A ialorixá Mãe Renilda destacou a importância da união entre Estado e comunidade. “Esse evento vem trazer uma reafirmação da nossa luta, da nossa importância nesse espaço, de poder da nossa Jurema Sagrada. A maior importância é termos justamente o poder público junto conosco, para nos acolher e fortalecer essa luta que é tão grande com respeito à nossa Jurema Sagrada”.
Curta-metragem
Durante a solenidade, o cineasta e praticante da Jurema, Thiago Costa, apresentou seu filme que retrata o cotidiano da Jurema Sagrada e explicou que a obra foi uma forma de contribuir artisticamente e dar visibilidade sobre a importância do culto no contexto nacional. “O evento de hoje tem uma importância fundamental na legitimação e na luta dos povos de terreiro e, sobretudo, da Jurema Sagrada, na contribuição de nossos direitos e nossas necessidades para levar adiante a fundamentação da Jurema como patrimônio imaterial, que é uma religião indígena muito importante para o povo paraibano”.
O representante da Arquidiocese da Paraíba, Pe. Euclides Franklin Marinho Rodrigues, destacou que a fé professada por cada um deve unir e não dividir.

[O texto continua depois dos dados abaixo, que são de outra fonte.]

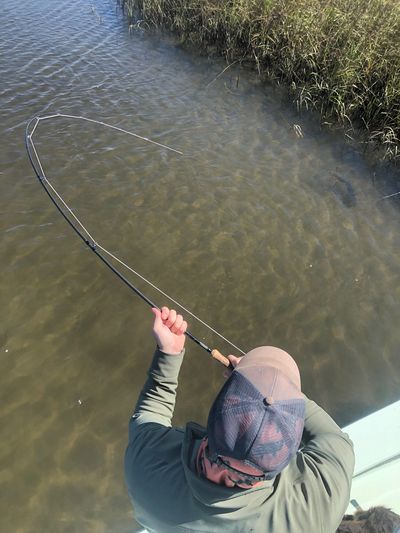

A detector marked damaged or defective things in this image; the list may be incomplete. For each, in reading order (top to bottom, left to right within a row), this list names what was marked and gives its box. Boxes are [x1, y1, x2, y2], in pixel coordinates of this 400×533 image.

bent fly rod [25, 114, 244, 366]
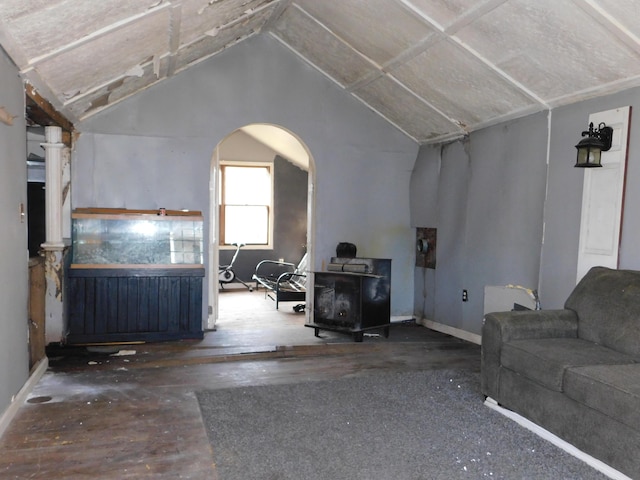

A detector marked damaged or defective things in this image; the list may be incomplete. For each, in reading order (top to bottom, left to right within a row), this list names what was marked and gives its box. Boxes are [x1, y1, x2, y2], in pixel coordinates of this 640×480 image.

damaged wall [0, 47, 29, 416]
damaged wall [74, 34, 420, 318]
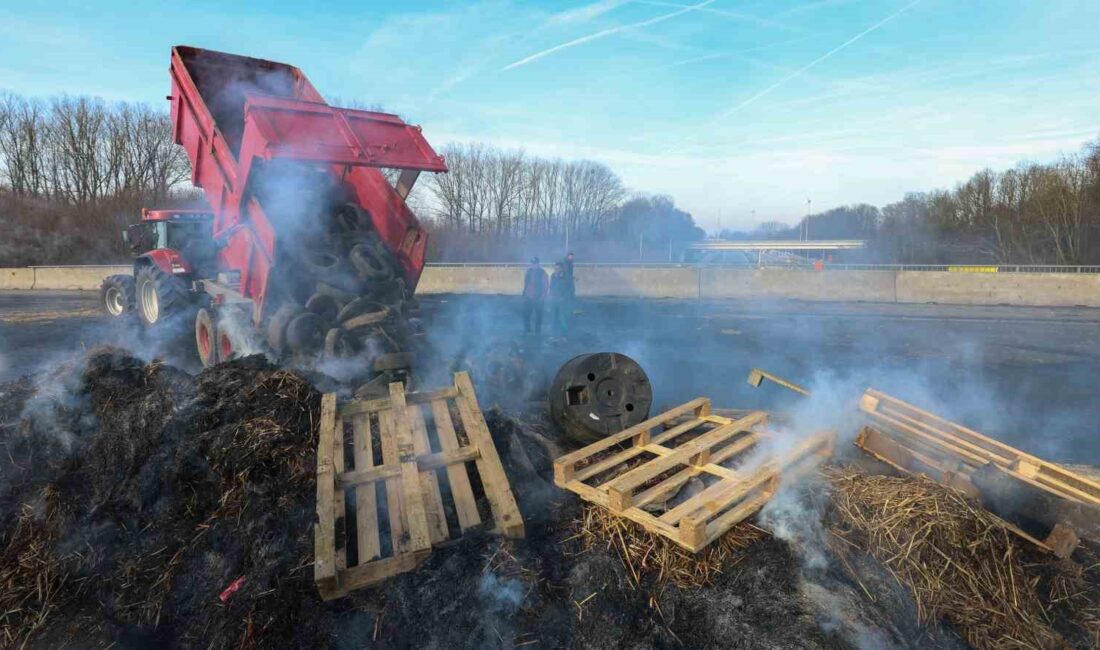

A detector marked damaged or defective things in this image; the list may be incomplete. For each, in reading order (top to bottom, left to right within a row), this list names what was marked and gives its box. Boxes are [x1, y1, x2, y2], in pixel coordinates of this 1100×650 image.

broken wooden pallet [312, 371, 521, 598]
broken wooden pallet [554, 395, 827, 554]
broken wooden pallet [858, 389, 1100, 556]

Alhandra: guardiã da tradição da Jurema Sagrada
O município do Litoral sul da Paraíba consolidou-se como o "berço da Jurema Sagrada". A Jurema Sagrada, uma das mais antigas expressões religiosas de matriz indígena do Brasil, é uma tradição religiosa do Nordeste brasileiro. O culto surgiu como uma forma de religiosidade própria, ligada aos povos indígenas como os Tabajara, Canindé, Xucurú e Kariri. Baseia-se no uso ritual da jurema-preta (Mimosa tenuiflora), árvore nativa que dá origem à bebida considerada meio de contato com os Encantados, entidades espirituais da tradição. Presente em rituais com cânticos, danças e tambores, a Jurema Sagrada é reconhecida como expressão de resistência, ancestralidade e identidade cultural nordestina.